Aldi berjalan dengan perlahan dan menemukan dimana kamar Nadira, saat dibuka dikunci tak biasanya dikunci seperti ini.
"Nad, kamu ada didalam kan" tak ada jawaban, kembali Aldi mengetuk pintu.
Terdengar suara langkah kaki, Nadia yang tahu itu Aldi tak membuka kunci pintunya sedang enak enak tidur malah diganggu.
"Ada apa"
"Kamu kenapa tak berada disana malah diam didalam kamar"
"Memangnya aku akan dianggap, tidak, lebih baik aku istirahat besok aku harus bekerja lagi, sudahlah jangan ganggu aku, temani saja Siska biasanya juga seperti itu"
"Kamu cemburu"
"Untuk apa aku cemburu tak ada kerjaan sekali, sudah lah aku mau tidur lagi"
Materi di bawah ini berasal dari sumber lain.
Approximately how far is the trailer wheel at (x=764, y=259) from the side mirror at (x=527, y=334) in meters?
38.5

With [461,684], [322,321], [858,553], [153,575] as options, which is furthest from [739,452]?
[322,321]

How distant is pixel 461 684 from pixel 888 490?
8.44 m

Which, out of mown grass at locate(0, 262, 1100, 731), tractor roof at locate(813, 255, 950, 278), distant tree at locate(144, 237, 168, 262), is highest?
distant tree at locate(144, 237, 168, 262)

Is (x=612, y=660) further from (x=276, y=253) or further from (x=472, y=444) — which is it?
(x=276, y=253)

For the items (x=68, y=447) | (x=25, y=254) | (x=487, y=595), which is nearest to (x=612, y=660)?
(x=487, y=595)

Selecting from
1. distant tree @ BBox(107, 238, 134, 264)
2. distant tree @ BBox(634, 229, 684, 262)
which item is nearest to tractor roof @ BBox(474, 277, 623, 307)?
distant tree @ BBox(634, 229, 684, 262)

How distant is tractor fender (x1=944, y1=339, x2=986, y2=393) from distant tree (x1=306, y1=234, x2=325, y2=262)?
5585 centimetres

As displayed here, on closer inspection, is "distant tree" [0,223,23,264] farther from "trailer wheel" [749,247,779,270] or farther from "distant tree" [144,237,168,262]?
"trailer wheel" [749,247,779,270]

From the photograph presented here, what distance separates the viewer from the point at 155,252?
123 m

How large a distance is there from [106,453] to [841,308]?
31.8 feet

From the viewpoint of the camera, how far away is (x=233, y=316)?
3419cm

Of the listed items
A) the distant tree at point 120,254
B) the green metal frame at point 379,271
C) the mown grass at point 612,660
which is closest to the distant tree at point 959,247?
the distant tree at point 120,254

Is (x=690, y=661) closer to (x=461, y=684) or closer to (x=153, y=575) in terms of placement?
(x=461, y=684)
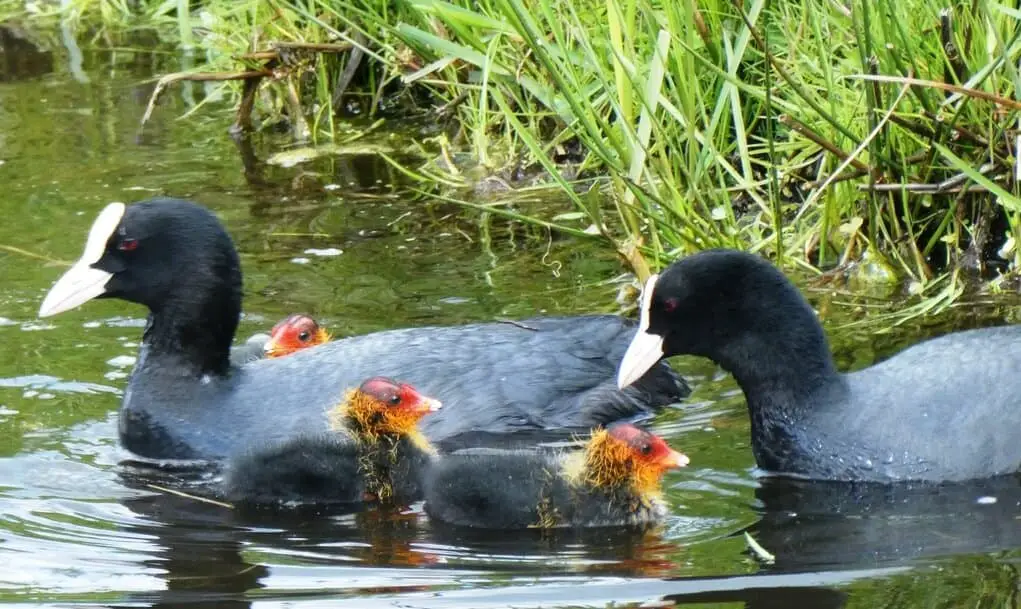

"Nad buka pintunya Nad" tak ada jawaban, Aldi terus mengetuk-getuk pintu nya sampai tangannya sakit, namun hasilnya ya tidak ada "Nadira kalau kamu sampai tak membukanya kamu akan menyesal cepat buka pintunya Nadira" masih tak ada tanggapan.
Aldi yang kesal memukul pintunya dan segera pergi dari sana, sedangkan Nadia yang ada didalam kamar hanya bisa menghela nafas.
"Dia menganggu kamu lagi sayang"
Nadia menatap layar ponselnya dan tersenyum kearah kekasihnya "Ya begitulah dia ingin aku keluar, kalau misalnya aku tak keluar apa mereka akan curiga"
"Tak akan, semuanya bersih tak ada sidik jarimu yang tertinggal jangan takut aku pasti akan selalu ada disamping kamu, untuk kamu disana yang ada malah mengantuk yang terpenting tadi kamu sudah bersandiwara"
"Makasih ya, aku ga tahu kalau ga ada kamu apakah semuanya akan lancar"
"Sama sama tidurlah, kita masih harus menyelidiki semuanya, aku sudah mendapatkan siapa orang yang memiliki sperma itu"
"Benarkah, siapa"
"Tidurlah kita akan bahas besok"
"Baiklah"
Nadia hanya bisa menurut saja meskipun dia begitu penasaran siapa sebenarnya mereka, orang-orang jahat itu.